[Records excerpted from a collection]
- - -
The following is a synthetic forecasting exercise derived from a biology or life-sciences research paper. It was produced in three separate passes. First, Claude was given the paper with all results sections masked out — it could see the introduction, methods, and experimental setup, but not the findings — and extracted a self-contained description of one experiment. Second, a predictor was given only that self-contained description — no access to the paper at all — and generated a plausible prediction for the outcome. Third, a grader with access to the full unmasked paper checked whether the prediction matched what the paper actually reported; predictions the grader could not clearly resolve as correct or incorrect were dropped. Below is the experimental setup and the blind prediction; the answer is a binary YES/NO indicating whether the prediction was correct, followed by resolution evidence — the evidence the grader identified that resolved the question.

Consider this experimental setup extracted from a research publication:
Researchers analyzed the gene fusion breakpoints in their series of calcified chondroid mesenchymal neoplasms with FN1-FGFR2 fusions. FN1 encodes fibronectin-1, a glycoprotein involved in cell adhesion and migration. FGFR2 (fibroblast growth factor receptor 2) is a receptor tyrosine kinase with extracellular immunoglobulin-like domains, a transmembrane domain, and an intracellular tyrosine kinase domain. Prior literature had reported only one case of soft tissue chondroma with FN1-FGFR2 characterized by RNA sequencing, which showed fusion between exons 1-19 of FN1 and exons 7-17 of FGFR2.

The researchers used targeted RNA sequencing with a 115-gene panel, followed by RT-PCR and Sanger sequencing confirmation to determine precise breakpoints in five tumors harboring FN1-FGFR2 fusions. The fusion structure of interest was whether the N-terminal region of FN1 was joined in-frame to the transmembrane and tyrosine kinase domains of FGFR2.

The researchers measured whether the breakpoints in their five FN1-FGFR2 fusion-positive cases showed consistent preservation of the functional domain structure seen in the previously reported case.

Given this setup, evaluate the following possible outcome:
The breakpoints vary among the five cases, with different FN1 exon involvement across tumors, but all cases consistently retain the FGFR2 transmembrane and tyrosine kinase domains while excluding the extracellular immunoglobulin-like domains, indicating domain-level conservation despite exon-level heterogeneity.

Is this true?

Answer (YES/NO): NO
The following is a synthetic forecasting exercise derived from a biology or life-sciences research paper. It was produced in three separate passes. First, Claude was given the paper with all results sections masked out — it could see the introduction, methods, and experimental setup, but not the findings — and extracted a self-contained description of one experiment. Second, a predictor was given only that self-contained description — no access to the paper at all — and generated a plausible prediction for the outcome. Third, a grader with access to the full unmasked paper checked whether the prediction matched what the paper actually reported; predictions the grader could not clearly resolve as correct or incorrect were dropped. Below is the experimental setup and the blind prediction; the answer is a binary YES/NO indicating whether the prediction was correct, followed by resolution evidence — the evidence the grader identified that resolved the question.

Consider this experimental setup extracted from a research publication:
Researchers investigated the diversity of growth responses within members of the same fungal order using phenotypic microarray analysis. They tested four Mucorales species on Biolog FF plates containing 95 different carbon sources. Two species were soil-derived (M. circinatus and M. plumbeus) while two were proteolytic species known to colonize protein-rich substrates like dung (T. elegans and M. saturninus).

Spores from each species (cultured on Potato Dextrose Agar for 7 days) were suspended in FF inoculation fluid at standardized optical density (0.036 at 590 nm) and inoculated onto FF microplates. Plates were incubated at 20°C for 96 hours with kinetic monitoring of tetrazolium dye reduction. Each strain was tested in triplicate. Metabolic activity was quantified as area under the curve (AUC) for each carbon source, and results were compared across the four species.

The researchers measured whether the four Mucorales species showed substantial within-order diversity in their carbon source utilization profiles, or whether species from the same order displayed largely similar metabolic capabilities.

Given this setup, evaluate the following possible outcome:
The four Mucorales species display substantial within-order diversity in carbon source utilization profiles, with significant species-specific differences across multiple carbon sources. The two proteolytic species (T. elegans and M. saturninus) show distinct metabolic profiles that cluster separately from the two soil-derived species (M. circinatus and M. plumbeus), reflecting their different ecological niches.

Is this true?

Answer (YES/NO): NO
- - -
> _THE PROBLEM_: Lines above holding "circinatus": give their count, nothing more.

> _TASK RESULT_: 2